A city with well-known architectural beauties like the Taj Mahal Palace Hotel and the World One skyscraper set against the natural harbour of the Konkan coast, Mumbai is the capital of Maharashtra, India. It has now become one of the biggest melting pots in the world, boasting an ever-increasing population that is attracted by both the sights and business opportunities available here. Seeing all it has to offer may seem like a daunting task, but you are sure to find something to your liking in this megalopolis.
Chennai Copyright: gagarych/


The site of former Indian, Portuguese and Dutch settlements, today’s Chennai was established by the British in the 17th century as a trading port. This colonial town, formerly known as Madras, has since grown into India’s fourth-largest city and the capital of the Indian state of Tamil Nadu. This bustling and colorful Indian city is bound to have something on offer for everyone.
Ahmedabad Copyright: Kunal Mehta/


The beating heart of the Indian state of Gujarat, Ahmedabad has managed to preserve its cultural integrity through the centuries, remaining relatively unaffected by the British colonial rule. Little-developed by the tourism industry, the city remains a true hidden gem inhabited by remarkably hospitable Gurajatis, teeming with exquisite historic temples, renowned universities, and world-class vegetarian eateries able to convert diners of the most carnivorous persuasion.
Bangalore Copyright: Prayoon Sajeev/


Once a sleepy regional capital, Bangalore today is a modern metropolis that will come as a big surprise to those who are visiting for the first time. Also known as Bengaluru, the capital of Karnataka is the technological hub of India and the very place where the country’s new, confident and global identity is being forged. Although the city might somewhat lack in historical sites, its buzzing and liberal atmosphere provides the perfect base for exploring the beautiful temples and palaces of the Deccan.
New Delhi Copyright: Siddhant Singh/

New Delhi

Delhi is a thoroughly inscrutable onion of a city: every layer you peel off reveals an even deeper layer of history. Rebuilt eight times by its many conquerors, it has been the seat of the Hindu, Muslim and British empires. All of them have left their mark in the architecture, customs, food and people of this relentless city; all are undergoing a transformation in the capital of modern India.
Cochin Copyright: DR Travel Photo and Video/


Cochin, also known as Kochi, is an Indian city in the state of Kerala that is widely renowned for its beauty and rich history. This city has long been a hub of international trade, with merchants from around the world coming to Cochin to exchange various products for aromatic spices, fine fabrics and shiny jewelry.
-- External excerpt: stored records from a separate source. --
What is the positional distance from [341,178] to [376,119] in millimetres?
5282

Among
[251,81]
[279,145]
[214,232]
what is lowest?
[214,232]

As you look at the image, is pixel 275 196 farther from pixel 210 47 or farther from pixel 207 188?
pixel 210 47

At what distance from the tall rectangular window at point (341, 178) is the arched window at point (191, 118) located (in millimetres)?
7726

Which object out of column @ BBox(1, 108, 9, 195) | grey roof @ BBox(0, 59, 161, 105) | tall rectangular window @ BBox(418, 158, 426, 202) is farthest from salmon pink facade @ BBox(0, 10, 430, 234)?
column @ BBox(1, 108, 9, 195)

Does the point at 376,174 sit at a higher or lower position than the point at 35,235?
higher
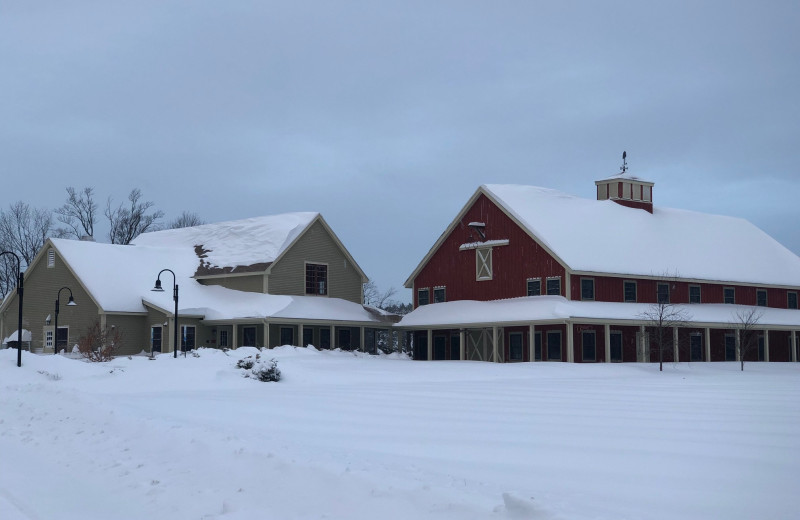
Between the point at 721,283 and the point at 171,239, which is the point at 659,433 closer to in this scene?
the point at 721,283

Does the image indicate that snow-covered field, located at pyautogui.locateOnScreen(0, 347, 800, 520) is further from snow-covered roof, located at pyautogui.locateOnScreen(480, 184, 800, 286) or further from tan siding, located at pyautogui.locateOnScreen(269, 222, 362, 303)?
tan siding, located at pyautogui.locateOnScreen(269, 222, 362, 303)

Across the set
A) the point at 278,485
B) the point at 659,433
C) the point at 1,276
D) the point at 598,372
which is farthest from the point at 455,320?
the point at 1,276

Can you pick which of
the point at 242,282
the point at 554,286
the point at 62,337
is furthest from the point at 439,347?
the point at 62,337

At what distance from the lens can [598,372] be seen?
36.3 metres

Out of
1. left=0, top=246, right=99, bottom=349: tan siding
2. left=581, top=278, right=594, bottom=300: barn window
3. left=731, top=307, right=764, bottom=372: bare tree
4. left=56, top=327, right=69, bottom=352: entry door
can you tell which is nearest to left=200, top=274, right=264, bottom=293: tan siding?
left=0, top=246, right=99, bottom=349: tan siding

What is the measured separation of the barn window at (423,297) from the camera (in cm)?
5056

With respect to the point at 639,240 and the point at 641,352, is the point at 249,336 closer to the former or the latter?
the point at 641,352

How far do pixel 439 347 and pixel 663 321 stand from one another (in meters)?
13.0

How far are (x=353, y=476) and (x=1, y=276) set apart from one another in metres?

The city's architecture is influenced by the Dutch, Portuguese, Chinese and Italian cultures, and it is filled with museums, temples, shops, restaurants, and other attractions to keep visitors entertained.
Trivandrum Copyright: alionabirukova/


Kerala’s first city, with its knotty official name of Thiruvananthapuram (often substituted by the shorter, more manageable Trivandrum), is an exhaustive introduction to southern India's urban and cultural life. Trivandrum tends to be unjustly overlooked en route to the state's beachside settlements, but easily warrants a few days of its own.